第86章

“呔!范忠诚,你有事就说事,怎么还扯到我头上来啦?你是不是看着我现在落难了,好欺负是不是?”一提到那段不光彩的过去,何生仁分明有些恼怒。

“就是呀,姓范的,你到底想要干啥?还要跟我们算以前的老账吗?”一看自己的男人动了气,原本窘迫得不知所措的豆金凤,一下子来了劲儿。

“谁跟你们算老账啦?”范忠诚斜了一眼豆金凤,同时瞪了一眼何生仁,没好气地说道:“我提到你们家谁的名字了吗?难道我吃饱了撑得还是咋的?!嘿嘿,你们这是不打自招吗?你们这是招待客人的正确态度吗?”

“哼!你这个老怂,有事说事,装啥大尾巴儿狼呢?”何生仁稍稍犹豫了一下,这才极不情愿地给范忠诚点了一支烟,顺手给自己也点上一支烟抽了起来。因为身体虚弱,一口浓烟呛得他接连咳嗽了好几声,就像一个初学抽烟的后生一样。

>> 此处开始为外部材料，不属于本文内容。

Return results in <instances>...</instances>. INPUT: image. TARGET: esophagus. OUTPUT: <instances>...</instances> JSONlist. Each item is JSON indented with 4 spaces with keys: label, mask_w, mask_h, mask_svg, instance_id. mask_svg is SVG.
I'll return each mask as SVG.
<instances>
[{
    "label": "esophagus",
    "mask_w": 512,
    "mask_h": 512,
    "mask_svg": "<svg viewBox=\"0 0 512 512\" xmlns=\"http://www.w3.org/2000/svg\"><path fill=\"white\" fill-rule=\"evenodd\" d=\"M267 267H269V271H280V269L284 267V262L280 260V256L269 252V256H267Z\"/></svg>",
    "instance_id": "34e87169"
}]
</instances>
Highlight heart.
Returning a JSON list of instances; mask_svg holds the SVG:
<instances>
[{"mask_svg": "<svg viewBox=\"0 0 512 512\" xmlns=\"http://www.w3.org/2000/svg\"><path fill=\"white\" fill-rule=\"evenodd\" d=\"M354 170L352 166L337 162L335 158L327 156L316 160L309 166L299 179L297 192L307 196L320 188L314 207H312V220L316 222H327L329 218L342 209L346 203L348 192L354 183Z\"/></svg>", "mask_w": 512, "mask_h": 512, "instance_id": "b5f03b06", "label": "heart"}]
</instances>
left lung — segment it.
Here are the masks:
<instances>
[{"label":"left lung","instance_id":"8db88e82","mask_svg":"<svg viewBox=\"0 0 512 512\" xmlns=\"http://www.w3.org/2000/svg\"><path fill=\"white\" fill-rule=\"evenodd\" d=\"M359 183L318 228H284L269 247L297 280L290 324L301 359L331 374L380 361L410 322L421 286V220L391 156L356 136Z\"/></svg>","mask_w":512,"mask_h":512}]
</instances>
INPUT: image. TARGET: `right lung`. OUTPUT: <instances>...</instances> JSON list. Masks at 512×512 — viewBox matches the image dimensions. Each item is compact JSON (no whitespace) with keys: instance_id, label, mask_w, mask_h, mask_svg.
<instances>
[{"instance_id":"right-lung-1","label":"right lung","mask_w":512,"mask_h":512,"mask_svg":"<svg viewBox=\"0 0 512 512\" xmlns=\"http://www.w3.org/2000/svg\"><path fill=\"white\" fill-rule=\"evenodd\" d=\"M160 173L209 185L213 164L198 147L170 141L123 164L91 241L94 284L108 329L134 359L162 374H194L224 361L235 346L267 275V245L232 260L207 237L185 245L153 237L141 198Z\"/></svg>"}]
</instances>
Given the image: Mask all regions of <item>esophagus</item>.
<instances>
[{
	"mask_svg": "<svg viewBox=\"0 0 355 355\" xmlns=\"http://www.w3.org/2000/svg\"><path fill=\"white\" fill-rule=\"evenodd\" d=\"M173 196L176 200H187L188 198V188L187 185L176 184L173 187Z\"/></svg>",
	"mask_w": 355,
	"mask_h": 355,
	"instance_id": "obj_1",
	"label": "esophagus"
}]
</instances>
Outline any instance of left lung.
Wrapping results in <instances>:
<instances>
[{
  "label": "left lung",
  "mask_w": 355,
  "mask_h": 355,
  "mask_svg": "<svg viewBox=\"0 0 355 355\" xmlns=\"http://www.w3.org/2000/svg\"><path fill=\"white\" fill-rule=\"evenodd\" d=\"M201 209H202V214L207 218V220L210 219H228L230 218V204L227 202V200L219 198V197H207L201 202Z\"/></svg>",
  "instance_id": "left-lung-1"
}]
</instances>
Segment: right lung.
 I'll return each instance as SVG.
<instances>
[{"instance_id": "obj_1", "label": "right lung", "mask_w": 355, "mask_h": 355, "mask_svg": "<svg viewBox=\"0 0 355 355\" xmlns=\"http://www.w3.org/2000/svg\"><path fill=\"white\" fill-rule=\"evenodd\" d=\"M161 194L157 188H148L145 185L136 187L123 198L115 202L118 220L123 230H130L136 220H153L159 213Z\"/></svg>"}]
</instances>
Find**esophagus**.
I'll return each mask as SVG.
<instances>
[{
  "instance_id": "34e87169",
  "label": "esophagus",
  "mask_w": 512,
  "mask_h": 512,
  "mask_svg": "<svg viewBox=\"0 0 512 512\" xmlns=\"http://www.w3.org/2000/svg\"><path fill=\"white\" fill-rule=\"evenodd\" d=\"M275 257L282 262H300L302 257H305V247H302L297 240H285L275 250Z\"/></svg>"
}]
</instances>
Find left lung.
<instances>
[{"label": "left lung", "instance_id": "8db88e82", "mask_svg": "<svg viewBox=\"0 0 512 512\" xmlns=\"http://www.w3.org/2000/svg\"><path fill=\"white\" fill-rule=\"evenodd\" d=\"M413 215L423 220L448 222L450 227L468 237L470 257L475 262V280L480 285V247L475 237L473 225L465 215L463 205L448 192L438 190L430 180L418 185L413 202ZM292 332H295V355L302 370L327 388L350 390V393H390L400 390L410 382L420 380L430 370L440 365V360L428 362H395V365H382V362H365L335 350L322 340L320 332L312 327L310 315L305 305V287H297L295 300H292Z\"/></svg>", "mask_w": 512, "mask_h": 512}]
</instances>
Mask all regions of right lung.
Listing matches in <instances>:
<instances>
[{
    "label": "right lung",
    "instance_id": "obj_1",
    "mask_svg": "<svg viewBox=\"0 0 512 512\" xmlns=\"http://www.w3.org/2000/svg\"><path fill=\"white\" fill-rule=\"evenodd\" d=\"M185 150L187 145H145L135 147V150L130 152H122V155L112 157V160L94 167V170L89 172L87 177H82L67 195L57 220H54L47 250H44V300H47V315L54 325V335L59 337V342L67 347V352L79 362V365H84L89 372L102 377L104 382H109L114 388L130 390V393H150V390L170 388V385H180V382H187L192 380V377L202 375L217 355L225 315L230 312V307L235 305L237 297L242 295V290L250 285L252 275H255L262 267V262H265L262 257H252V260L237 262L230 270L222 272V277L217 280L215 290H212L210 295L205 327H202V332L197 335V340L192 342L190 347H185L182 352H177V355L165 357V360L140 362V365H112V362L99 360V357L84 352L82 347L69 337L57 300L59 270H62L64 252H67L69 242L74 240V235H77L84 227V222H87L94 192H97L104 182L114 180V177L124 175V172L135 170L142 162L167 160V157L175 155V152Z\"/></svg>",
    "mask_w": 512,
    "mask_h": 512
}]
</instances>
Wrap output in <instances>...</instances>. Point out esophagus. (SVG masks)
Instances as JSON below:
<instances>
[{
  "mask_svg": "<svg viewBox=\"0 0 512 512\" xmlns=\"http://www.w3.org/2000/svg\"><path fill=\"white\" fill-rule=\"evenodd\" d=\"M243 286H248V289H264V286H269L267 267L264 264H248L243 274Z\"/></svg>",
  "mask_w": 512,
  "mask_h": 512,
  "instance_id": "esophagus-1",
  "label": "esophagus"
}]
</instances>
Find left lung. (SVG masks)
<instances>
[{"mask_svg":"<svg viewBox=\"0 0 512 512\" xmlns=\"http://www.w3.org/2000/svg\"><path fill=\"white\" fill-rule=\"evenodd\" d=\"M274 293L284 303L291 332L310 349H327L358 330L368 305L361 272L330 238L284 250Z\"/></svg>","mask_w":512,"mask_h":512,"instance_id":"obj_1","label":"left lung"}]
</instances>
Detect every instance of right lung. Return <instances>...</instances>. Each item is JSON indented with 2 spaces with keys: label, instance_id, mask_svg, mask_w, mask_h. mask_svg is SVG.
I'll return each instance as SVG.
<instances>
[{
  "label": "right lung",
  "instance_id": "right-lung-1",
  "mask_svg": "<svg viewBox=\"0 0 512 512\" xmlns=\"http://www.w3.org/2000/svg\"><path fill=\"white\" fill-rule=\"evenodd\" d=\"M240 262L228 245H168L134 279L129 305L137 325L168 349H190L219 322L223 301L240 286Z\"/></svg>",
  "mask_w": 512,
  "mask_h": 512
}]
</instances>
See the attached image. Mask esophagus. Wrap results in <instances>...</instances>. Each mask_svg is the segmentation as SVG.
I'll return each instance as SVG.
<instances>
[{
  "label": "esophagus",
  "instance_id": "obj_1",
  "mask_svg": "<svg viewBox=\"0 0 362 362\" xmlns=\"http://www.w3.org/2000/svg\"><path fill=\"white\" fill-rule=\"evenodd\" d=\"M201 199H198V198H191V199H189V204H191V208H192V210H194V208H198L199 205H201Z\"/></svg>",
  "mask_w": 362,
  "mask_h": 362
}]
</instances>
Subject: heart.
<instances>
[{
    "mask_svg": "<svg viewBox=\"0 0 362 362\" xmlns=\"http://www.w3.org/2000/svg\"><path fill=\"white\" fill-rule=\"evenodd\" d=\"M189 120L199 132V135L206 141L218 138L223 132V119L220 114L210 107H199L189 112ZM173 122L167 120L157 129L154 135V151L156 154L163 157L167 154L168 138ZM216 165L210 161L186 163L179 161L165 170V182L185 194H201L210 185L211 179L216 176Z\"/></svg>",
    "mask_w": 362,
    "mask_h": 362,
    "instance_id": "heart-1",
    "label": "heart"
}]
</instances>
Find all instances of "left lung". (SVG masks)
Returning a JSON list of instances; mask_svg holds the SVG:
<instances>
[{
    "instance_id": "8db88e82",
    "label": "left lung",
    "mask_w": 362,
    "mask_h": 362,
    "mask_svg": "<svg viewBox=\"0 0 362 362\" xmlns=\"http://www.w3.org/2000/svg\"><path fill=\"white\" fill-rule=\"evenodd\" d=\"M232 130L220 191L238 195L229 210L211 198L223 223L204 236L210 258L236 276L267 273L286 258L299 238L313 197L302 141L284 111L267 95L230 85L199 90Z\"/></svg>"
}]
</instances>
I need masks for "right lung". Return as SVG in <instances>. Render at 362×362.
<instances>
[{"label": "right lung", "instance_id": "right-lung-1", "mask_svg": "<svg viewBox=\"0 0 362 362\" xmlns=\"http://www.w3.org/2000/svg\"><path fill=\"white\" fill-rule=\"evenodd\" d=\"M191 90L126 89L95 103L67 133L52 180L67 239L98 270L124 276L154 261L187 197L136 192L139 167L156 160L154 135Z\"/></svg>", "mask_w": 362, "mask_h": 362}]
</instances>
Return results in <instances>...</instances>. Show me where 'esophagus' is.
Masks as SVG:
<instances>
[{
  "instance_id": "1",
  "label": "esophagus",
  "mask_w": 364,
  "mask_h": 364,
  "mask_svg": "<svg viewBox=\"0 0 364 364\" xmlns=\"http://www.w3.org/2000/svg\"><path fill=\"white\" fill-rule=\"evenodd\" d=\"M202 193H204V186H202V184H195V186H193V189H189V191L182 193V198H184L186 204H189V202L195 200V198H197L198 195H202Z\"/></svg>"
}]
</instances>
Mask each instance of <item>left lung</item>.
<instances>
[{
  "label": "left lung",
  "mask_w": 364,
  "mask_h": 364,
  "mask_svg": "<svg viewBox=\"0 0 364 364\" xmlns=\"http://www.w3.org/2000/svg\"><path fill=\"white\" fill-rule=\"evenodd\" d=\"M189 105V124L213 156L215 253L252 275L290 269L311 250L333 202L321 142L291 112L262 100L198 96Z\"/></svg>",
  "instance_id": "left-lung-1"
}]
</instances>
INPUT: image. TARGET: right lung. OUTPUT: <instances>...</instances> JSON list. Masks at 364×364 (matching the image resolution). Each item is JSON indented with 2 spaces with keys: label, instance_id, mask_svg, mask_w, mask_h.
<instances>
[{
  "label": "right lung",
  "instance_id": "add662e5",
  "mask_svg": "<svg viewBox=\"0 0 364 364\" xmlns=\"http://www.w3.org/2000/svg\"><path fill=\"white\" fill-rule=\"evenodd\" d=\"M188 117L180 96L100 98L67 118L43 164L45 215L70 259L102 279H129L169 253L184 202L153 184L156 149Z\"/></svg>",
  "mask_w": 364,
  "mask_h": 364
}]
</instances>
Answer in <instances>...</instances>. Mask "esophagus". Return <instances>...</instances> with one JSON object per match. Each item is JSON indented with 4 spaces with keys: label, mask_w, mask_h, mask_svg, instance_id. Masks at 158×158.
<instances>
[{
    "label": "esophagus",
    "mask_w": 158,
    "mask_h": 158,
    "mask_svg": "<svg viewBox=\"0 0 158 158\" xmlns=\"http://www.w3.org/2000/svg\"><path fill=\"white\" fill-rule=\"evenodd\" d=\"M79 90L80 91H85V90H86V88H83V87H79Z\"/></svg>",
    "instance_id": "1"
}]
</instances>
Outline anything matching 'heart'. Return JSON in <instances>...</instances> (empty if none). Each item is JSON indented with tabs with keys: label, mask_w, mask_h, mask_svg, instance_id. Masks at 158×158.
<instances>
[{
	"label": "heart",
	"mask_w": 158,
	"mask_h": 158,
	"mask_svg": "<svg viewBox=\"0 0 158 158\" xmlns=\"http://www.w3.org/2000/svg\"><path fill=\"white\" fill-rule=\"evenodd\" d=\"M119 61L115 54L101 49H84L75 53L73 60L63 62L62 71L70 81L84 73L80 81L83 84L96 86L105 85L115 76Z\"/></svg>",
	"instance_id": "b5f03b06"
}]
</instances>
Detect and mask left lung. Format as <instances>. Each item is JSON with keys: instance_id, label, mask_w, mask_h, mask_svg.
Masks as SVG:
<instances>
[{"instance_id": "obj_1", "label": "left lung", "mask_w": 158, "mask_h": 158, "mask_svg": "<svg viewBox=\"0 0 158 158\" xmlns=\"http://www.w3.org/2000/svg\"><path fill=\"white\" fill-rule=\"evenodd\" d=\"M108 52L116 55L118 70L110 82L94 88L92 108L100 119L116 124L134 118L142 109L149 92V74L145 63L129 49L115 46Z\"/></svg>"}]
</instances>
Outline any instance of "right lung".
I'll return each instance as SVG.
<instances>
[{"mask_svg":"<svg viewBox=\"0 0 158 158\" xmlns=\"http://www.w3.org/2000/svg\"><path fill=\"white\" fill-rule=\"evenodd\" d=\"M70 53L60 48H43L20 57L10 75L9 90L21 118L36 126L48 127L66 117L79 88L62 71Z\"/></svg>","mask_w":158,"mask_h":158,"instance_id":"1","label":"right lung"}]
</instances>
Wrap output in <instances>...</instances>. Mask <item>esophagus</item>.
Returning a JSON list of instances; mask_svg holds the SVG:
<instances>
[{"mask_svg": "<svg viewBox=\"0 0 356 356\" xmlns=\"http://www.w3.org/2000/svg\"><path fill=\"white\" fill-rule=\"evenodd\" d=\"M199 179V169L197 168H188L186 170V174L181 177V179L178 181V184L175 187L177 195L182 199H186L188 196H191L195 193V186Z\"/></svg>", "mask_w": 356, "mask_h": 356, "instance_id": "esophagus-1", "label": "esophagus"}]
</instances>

眼见屋里的气氛有所转变,两个大老爷们腾云驾雾起来,豆金凤自觉没趣,随手收拾了饭桌上的碗筷,转身推门就要离去。这时候,只听何生仁没好气地说道:“我说,没看到家里来客人了吗?赶紧倒两杯茶来吧。”

豆金凤迟疑了一下。尽管心里有一千个不愿意,一万个不情愿,但是,她还是极力压抑着肚子里的怨气,履行着一名家庭主妇应有的待客之道。

抽着烟,喝着茶,范忠诚继续说起了自己的舅舅詹天师曾经讲过的一个故事。他一边动情地叙说着,一边用手比划着什么,此情此景,仿佛一个蹩脚的演员……

这一通有些夸张的比划动作,倒让何生仁觉得犯了糊涂。心想,这老小子到底想要说啥呢?

眼见何生仁无动于衷,范忠诚突然发问道:“你曾经经历过那种艰难困苦的时光吗?你曾遭受过那种非人的折磨和百般羞辱的情形吗?你体会过那种深陷绝望和无助的滋味吗?”

“这……也就是听听罢了,谁还会亲身经历这些糟心的事儿呀?”何生仁头也不抬,嘴里喃喃地说道。

“可是,我却亲身经历啦!”虽然早已时过境迁,可范忠诚依然满怀伤感地说道:“现在回想起来,那些艰难的日子,那种苦涩的滋味,真不好受啊……”

“呔!”何生仁极不耐烦地打断了范忠诚的话茬,下起了逐客令,“姓范的,你到我家里来,烟也抽了,茶也喝了,你到底想说啥?”

“看看,我这还没说完呢,你急啥哩?”范忠诚应道。

“少在这里扯那些没有用的弯弯绕,老子可没时间陪你磨嘴皮子。有事说事,没事滚蛋!”何生仁头也不抬,没好气地说道。

“行了吧老何,你都到了山穷水尽的地步,有人来看你,还陪你聊天,你就偷着乐吧。”旁边一位上了岁数的债主适时插话道。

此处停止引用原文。